Your Choice of Technology Determines Which Government Spies on You
Recent revelations showed that American companies assisted the NSA in the massive internet surveillance operation made public by former contractor Edward Snowden. Now former head of the CIA Michael Hayden has now said that it “goes without saying” that the Chinese telecom firm Huawei spies for Beijing.
“And, at a minimum, Huawei would have shared with the Chinese state intimate and extensive knowledge of the foreign telecommunications systems it is involved with. I think that goes without saying,” he said.
Mr Hayden made the claim while speaking to the Australian Financial Review. He said that China was involved in unrestricted espionage against western targets, and that Huawei would be sharing information with the state for this purpose.
When asked if the firm represents an unambiguous threat to the national security of the US and Australia he replied “Yes, I believe it does.” He also states that it is his belief that western intelligence agencies already have concrete evidence that the company has engaged in spying activities on behalf of the Chinese government.
Mr Hayden described it as unacceptable for Huawei “to be creating the backbone of the domestic telecommunications network in the United States.”
Huawei has come under fire for working with the Chinese government before, although the company itself denies any connections to state agencies.
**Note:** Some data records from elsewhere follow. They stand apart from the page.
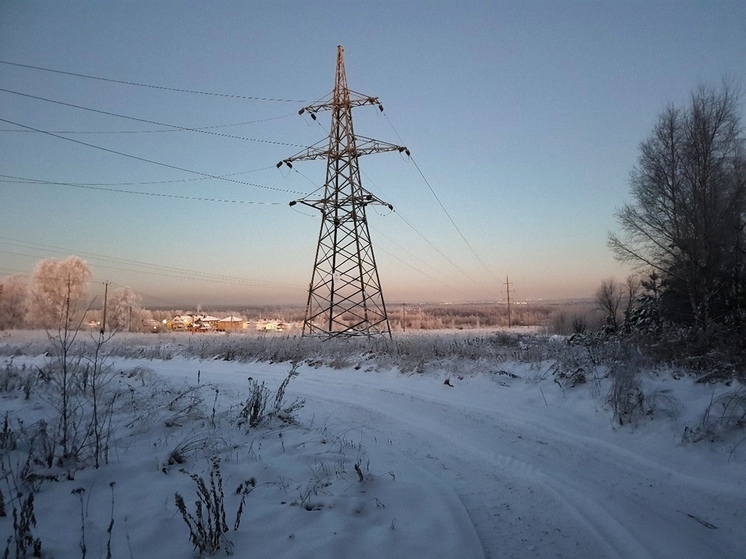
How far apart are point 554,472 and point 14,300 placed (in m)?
65.3

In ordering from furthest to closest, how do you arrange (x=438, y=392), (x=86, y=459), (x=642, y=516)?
(x=438, y=392) < (x=86, y=459) < (x=642, y=516)

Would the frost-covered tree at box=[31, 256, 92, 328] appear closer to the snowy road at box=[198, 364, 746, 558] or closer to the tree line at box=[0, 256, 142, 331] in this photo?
the tree line at box=[0, 256, 142, 331]

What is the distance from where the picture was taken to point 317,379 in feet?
34.2

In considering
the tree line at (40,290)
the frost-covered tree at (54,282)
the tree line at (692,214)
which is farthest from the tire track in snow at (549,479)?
the frost-covered tree at (54,282)

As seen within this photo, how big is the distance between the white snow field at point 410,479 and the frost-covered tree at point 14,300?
2180 inches

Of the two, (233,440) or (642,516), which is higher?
(233,440)

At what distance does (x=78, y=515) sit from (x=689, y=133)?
883 inches

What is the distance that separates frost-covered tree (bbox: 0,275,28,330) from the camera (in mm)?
49250

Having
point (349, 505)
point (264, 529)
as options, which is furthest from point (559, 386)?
point (264, 529)

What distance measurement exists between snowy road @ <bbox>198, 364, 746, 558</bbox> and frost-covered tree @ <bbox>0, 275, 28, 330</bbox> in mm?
58675

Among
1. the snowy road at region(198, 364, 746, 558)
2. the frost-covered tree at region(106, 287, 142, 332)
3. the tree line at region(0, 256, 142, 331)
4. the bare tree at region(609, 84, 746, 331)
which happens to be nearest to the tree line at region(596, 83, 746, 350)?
the bare tree at region(609, 84, 746, 331)

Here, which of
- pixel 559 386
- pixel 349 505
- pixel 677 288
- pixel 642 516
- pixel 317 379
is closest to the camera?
pixel 349 505

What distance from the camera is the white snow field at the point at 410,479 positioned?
2.80 metres

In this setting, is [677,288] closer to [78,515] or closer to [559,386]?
[559,386]
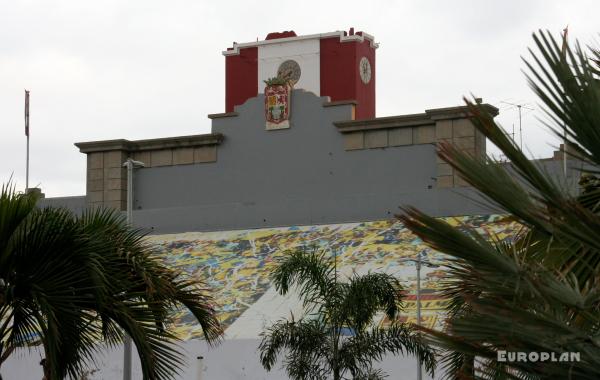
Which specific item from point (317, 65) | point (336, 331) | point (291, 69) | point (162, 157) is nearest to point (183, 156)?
point (162, 157)

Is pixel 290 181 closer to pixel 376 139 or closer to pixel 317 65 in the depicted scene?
pixel 376 139

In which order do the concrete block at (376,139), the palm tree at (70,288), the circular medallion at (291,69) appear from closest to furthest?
1. the palm tree at (70,288)
2. the concrete block at (376,139)
3. the circular medallion at (291,69)

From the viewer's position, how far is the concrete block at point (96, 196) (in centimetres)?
4553

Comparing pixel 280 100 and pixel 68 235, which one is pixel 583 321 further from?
pixel 280 100

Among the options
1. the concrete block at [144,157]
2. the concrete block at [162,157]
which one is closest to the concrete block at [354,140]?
the concrete block at [162,157]

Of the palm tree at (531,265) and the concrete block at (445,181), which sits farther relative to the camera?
the concrete block at (445,181)

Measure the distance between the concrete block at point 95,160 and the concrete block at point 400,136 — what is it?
39.7 ft

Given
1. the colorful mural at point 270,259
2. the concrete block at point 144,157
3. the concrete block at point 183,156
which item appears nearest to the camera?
the colorful mural at point 270,259

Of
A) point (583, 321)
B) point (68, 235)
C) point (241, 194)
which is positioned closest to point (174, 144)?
point (241, 194)

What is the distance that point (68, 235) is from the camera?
1049 centimetres

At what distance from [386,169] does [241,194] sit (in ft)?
20.4

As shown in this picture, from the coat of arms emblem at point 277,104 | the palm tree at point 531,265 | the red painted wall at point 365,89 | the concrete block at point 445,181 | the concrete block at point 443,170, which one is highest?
the red painted wall at point 365,89

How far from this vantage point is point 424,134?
4088 cm

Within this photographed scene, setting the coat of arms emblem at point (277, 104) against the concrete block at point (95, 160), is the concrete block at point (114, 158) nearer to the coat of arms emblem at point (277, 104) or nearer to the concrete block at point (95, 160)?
the concrete block at point (95, 160)
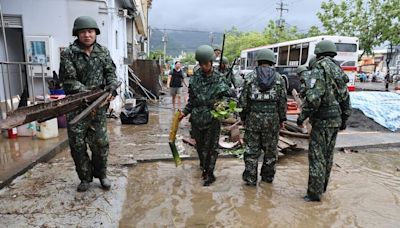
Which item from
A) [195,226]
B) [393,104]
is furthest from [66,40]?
[393,104]

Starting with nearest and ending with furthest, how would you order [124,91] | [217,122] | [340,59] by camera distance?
[217,122], [124,91], [340,59]

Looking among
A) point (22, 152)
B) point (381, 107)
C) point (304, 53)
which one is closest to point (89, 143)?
point (22, 152)

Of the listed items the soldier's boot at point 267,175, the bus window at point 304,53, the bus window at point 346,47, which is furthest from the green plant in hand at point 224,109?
the bus window at point 346,47

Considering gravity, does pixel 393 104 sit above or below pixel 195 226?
above

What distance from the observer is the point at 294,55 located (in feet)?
61.0

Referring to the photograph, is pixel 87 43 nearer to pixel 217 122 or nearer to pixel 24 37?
pixel 217 122

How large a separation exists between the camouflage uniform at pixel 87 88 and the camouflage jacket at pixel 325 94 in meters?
2.24

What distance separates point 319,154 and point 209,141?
140 centimetres

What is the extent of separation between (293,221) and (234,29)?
70.3 metres

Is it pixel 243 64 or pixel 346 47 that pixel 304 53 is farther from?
pixel 243 64

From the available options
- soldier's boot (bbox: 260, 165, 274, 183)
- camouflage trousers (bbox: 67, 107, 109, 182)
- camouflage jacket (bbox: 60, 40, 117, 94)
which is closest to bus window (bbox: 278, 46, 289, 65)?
soldier's boot (bbox: 260, 165, 274, 183)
The US Congress last year called for the company to be excluded from government contracts, and it was also barred from bidding for contracts to build the Australian broadband network.
There is a danger that if technology firms around the world fall under the influence of their government then a new protectionism could emerge, where each country trusts only it own domestic firms and actively excludes companies from ‘untrustworthy’ countries.